Por suerte, el goteo de información fue proporcional a la liberación de lxs retenidxs. Al Media Center fueron llegando lxs primerxs liberadxs como por gracia de un efecto boomerang. No eran necesarias las palabras. Es sabido que cuando la vida quiere crear algo realiza escenificaciones perfectas, aquel era ese momento. El lugar y la hora donde los recién liberados querían saber qué se había comentado de ellxs en el mundo. Conforme avanzaba la madrugada se iban vaciando las comisarias. Por fin, ya no habían marchantes entre los barrotes parisinos, los últimos en llegar al Media lo confirmaron. Fue a partir de ahí que decidieron ocupar los ordenadores para seguir investigando las decenas de publicaciones que ya estaban circulando y de paso, formar parte de un cuadro surrealista como el que se podía apreciar en medio de la destensión del ambiente. Era como si todos los liberados, de forma imperceptible, estuviesen transformándose en un reloj de arena cuyos granos fuesen cayendo lenta y silenciosamente.

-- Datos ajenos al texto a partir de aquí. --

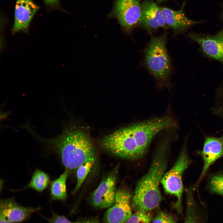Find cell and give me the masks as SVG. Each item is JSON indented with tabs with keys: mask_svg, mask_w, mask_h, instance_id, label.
Returning a JSON list of instances; mask_svg holds the SVG:
<instances>
[{
	"mask_svg": "<svg viewBox=\"0 0 223 223\" xmlns=\"http://www.w3.org/2000/svg\"><path fill=\"white\" fill-rule=\"evenodd\" d=\"M131 195L126 189H120L116 194L115 202L109 208L105 217L107 223H125L132 214Z\"/></svg>",
	"mask_w": 223,
	"mask_h": 223,
	"instance_id": "9c48e42d",
	"label": "cell"
},
{
	"mask_svg": "<svg viewBox=\"0 0 223 223\" xmlns=\"http://www.w3.org/2000/svg\"><path fill=\"white\" fill-rule=\"evenodd\" d=\"M95 161L86 162L78 167L77 172V183L73 190L74 193L79 189L94 164Z\"/></svg>",
	"mask_w": 223,
	"mask_h": 223,
	"instance_id": "d6986e66",
	"label": "cell"
},
{
	"mask_svg": "<svg viewBox=\"0 0 223 223\" xmlns=\"http://www.w3.org/2000/svg\"><path fill=\"white\" fill-rule=\"evenodd\" d=\"M40 207H33L22 206L13 198L1 200L0 203V216L4 217L12 223L23 222L33 213L39 211Z\"/></svg>",
	"mask_w": 223,
	"mask_h": 223,
	"instance_id": "8fae6325",
	"label": "cell"
},
{
	"mask_svg": "<svg viewBox=\"0 0 223 223\" xmlns=\"http://www.w3.org/2000/svg\"><path fill=\"white\" fill-rule=\"evenodd\" d=\"M219 139L223 145V136L219 138Z\"/></svg>",
	"mask_w": 223,
	"mask_h": 223,
	"instance_id": "484cf974",
	"label": "cell"
},
{
	"mask_svg": "<svg viewBox=\"0 0 223 223\" xmlns=\"http://www.w3.org/2000/svg\"><path fill=\"white\" fill-rule=\"evenodd\" d=\"M141 14L140 0H115L108 17L116 18L123 31L129 33L140 22Z\"/></svg>",
	"mask_w": 223,
	"mask_h": 223,
	"instance_id": "52a82bcc",
	"label": "cell"
},
{
	"mask_svg": "<svg viewBox=\"0 0 223 223\" xmlns=\"http://www.w3.org/2000/svg\"><path fill=\"white\" fill-rule=\"evenodd\" d=\"M50 181V178L47 174L39 169H36L28 184L19 190L31 188L37 192H41L47 188Z\"/></svg>",
	"mask_w": 223,
	"mask_h": 223,
	"instance_id": "e0dca14e",
	"label": "cell"
},
{
	"mask_svg": "<svg viewBox=\"0 0 223 223\" xmlns=\"http://www.w3.org/2000/svg\"><path fill=\"white\" fill-rule=\"evenodd\" d=\"M188 35L203 54L223 64V30L214 34L190 32Z\"/></svg>",
	"mask_w": 223,
	"mask_h": 223,
	"instance_id": "ba28073f",
	"label": "cell"
},
{
	"mask_svg": "<svg viewBox=\"0 0 223 223\" xmlns=\"http://www.w3.org/2000/svg\"><path fill=\"white\" fill-rule=\"evenodd\" d=\"M201 155L204 164L197 185L203 179L210 165L223 155V145L219 138L206 137Z\"/></svg>",
	"mask_w": 223,
	"mask_h": 223,
	"instance_id": "9a60e30c",
	"label": "cell"
},
{
	"mask_svg": "<svg viewBox=\"0 0 223 223\" xmlns=\"http://www.w3.org/2000/svg\"><path fill=\"white\" fill-rule=\"evenodd\" d=\"M0 223H12L8 220H7L6 218L2 216H0Z\"/></svg>",
	"mask_w": 223,
	"mask_h": 223,
	"instance_id": "d4e9b609",
	"label": "cell"
},
{
	"mask_svg": "<svg viewBox=\"0 0 223 223\" xmlns=\"http://www.w3.org/2000/svg\"><path fill=\"white\" fill-rule=\"evenodd\" d=\"M160 10L166 25L171 28L176 33L184 32L190 28L200 23L187 18L183 8L174 10L166 7H160Z\"/></svg>",
	"mask_w": 223,
	"mask_h": 223,
	"instance_id": "4fadbf2b",
	"label": "cell"
},
{
	"mask_svg": "<svg viewBox=\"0 0 223 223\" xmlns=\"http://www.w3.org/2000/svg\"><path fill=\"white\" fill-rule=\"evenodd\" d=\"M175 123L168 115L150 119L130 126L133 136L142 156L153 138L161 131L173 128Z\"/></svg>",
	"mask_w": 223,
	"mask_h": 223,
	"instance_id": "5b68a950",
	"label": "cell"
},
{
	"mask_svg": "<svg viewBox=\"0 0 223 223\" xmlns=\"http://www.w3.org/2000/svg\"><path fill=\"white\" fill-rule=\"evenodd\" d=\"M191 162L186 148L183 147L173 167L164 175L161 183L165 191L177 199L176 207L181 211V197L183 190L182 176Z\"/></svg>",
	"mask_w": 223,
	"mask_h": 223,
	"instance_id": "8992f818",
	"label": "cell"
},
{
	"mask_svg": "<svg viewBox=\"0 0 223 223\" xmlns=\"http://www.w3.org/2000/svg\"><path fill=\"white\" fill-rule=\"evenodd\" d=\"M209 187L212 192L223 196V174L213 176L209 181Z\"/></svg>",
	"mask_w": 223,
	"mask_h": 223,
	"instance_id": "ffe728a7",
	"label": "cell"
},
{
	"mask_svg": "<svg viewBox=\"0 0 223 223\" xmlns=\"http://www.w3.org/2000/svg\"><path fill=\"white\" fill-rule=\"evenodd\" d=\"M116 178L111 174L103 180L92 195V202L96 207L109 208L114 203Z\"/></svg>",
	"mask_w": 223,
	"mask_h": 223,
	"instance_id": "7c38bea8",
	"label": "cell"
},
{
	"mask_svg": "<svg viewBox=\"0 0 223 223\" xmlns=\"http://www.w3.org/2000/svg\"><path fill=\"white\" fill-rule=\"evenodd\" d=\"M36 137L60 157L66 169L72 170L88 162L95 161L97 151L89 136L79 130L69 129L59 135L50 138L41 137L33 130Z\"/></svg>",
	"mask_w": 223,
	"mask_h": 223,
	"instance_id": "6da1fadb",
	"label": "cell"
},
{
	"mask_svg": "<svg viewBox=\"0 0 223 223\" xmlns=\"http://www.w3.org/2000/svg\"><path fill=\"white\" fill-rule=\"evenodd\" d=\"M77 223H93V222H89V221H84V222H77Z\"/></svg>",
	"mask_w": 223,
	"mask_h": 223,
	"instance_id": "4316f807",
	"label": "cell"
},
{
	"mask_svg": "<svg viewBox=\"0 0 223 223\" xmlns=\"http://www.w3.org/2000/svg\"><path fill=\"white\" fill-rule=\"evenodd\" d=\"M175 219L166 212L161 211L154 218L152 223H176Z\"/></svg>",
	"mask_w": 223,
	"mask_h": 223,
	"instance_id": "7402d4cb",
	"label": "cell"
},
{
	"mask_svg": "<svg viewBox=\"0 0 223 223\" xmlns=\"http://www.w3.org/2000/svg\"><path fill=\"white\" fill-rule=\"evenodd\" d=\"M68 170L65 169L59 177L53 181L50 184L51 200H65L67 197L66 181L68 176Z\"/></svg>",
	"mask_w": 223,
	"mask_h": 223,
	"instance_id": "2e32d148",
	"label": "cell"
},
{
	"mask_svg": "<svg viewBox=\"0 0 223 223\" xmlns=\"http://www.w3.org/2000/svg\"><path fill=\"white\" fill-rule=\"evenodd\" d=\"M216 91H217V90H216ZM216 103H217V99H216ZM217 112H218L217 109Z\"/></svg>",
	"mask_w": 223,
	"mask_h": 223,
	"instance_id": "f1b7e54d",
	"label": "cell"
},
{
	"mask_svg": "<svg viewBox=\"0 0 223 223\" xmlns=\"http://www.w3.org/2000/svg\"><path fill=\"white\" fill-rule=\"evenodd\" d=\"M100 144L107 152L122 158L134 159L142 156L130 126L105 137L100 141Z\"/></svg>",
	"mask_w": 223,
	"mask_h": 223,
	"instance_id": "277c9868",
	"label": "cell"
},
{
	"mask_svg": "<svg viewBox=\"0 0 223 223\" xmlns=\"http://www.w3.org/2000/svg\"><path fill=\"white\" fill-rule=\"evenodd\" d=\"M152 218L149 212L136 211L125 223H150Z\"/></svg>",
	"mask_w": 223,
	"mask_h": 223,
	"instance_id": "44dd1931",
	"label": "cell"
},
{
	"mask_svg": "<svg viewBox=\"0 0 223 223\" xmlns=\"http://www.w3.org/2000/svg\"><path fill=\"white\" fill-rule=\"evenodd\" d=\"M171 135L167 132L160 141L148 171L136 185L132 202L136 211L149 212L156 208L162 200L159 184L167 167Z\"/></svg>",
	"mask_w": 223,
	"mask_h": 223,
	"instance_id": "7a4b0ae2",
	"label": "cell"
},
{
	"mask_svg": "<svg viewBox=\"0 0 223 223\" xmlns=\"http://www.w3.org/2000/svg\"><path fill=\"white\" fill-rule=\"evenodd\" d=\"M52 216L49 218L43 216L42 217L46 220L49 223H77L72 222L65 216L58 215L52 211Z\"/></svg>",
	"mask_w": 223,
	"mask_h": 223,
	"instance_id": "603a6c76",
	"label": "cell"
},
{
	"mask_svg": "<svg viewBox=\"0 0 223 223\" xmlns=\"http://www.w3.org/2000/svg\"><path fill=\"white\" fill-rule=\"evenodd\" d=\"M186 213L184 223H203L201 213L195 200L186 201Z\"/></svg>",
	"mask_w": 223,
	"mask_h": 223,
	"instance_id": "ac0fdd59",
	"label": "cell"
},
{
	"mask_svg": "<svg viewBox=\"0 0 223 223\" xmlns=\"http://www.w3.org/2000/svg\"><path fill=\"white\" fill-rule=\"evenodd\" d=\"M166 0H156V1L159 2H162Z\"/></svg>",
	"mask_w": 223,
	"mask_h": 223,
	"instance_id": "83f0119b",
	"label": "cell"
},
{
	"mask_svg": "<svg viewBox=\"0 0 223 223\" xmlns=\"http://www.w3.org/2000/svg\"><path fill=\"white\" fill-rule=\"evenodd\" d=\"M165 36L153 37L145 51L146 65L151 74L160 83L168 82L172 70L170 57L166 46Z\"/></svg>",
	"mask_w": 223,
	"mask_h": 223,
	"instance_id": "3957f363",
	"label": "cell"
},
{
	"mask_svg": "<svg viewBox=\"0 0 223 223\" xmlns=\"http://www.w3.org/2000/svg\"><path fill=\"white\" fill-rule=\"evenodd\" d=\"M140 22L148 29L166 27L160 7L154 2L146 0L141 4Z\"/></svg>",
	"mask_w": 223,
	"mask_h": 223,
	"instance_id": "5bb4252c",
	"label": "cell"
},
{
	"mask_svg": "<svg viewBox=\"0 0 223 223\" xmlns=\"http://www.w3.org/2000/svg\"><path fill=\"white\" fill-rule=\"evenodd\" d=\"M45 5L51 9L62 10L60 7L59 0H43Z\"/></svg>",
	"mask_w": 223,
	"mask_h": 223,
	"instance_id": "cb8c5ba5",
	"label": "cell"
},
{
	"mask_svg": "<svg viewBox=\"0 0 223 223\" xmlns=\"http://www.w3.org/2000/svg\"><path fill=\"white\" fill-rule=\"evenodd\" d=\"M40 8L33 0H16L12 32L28 33L31 21Z\"/></svg>",
	"mask_w": 223,
	"mask_h": 223,
	"instance_id": "30bf717a",
	"label": "cell"
}]
</instances>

Con los primeros claros de la mañana se fortaleció la estructura de un campamento en el Media Center, ya no habían tantas manos apretando los teclados sino que más bien había que andar de puntillas para no interrumpir los ronquidos de lxs compañerxs. Por fin descansábamos a pierna suelta. El tránsito de la incertidumbre por saber si se iban las marchas a finalmente verlas roncar junto a nosotrxs me trajo a la cabeza el momento en que mi mano jugueteaba con una moneda, esta perdía la precisión y a nada de cortar el silencio, la moneda cayó sin ruido sobre las vueltas de mi pantalón. Algo así sucedió aquel célebre 19s en París, el día en que las marchas se dieron a conocer al mundo.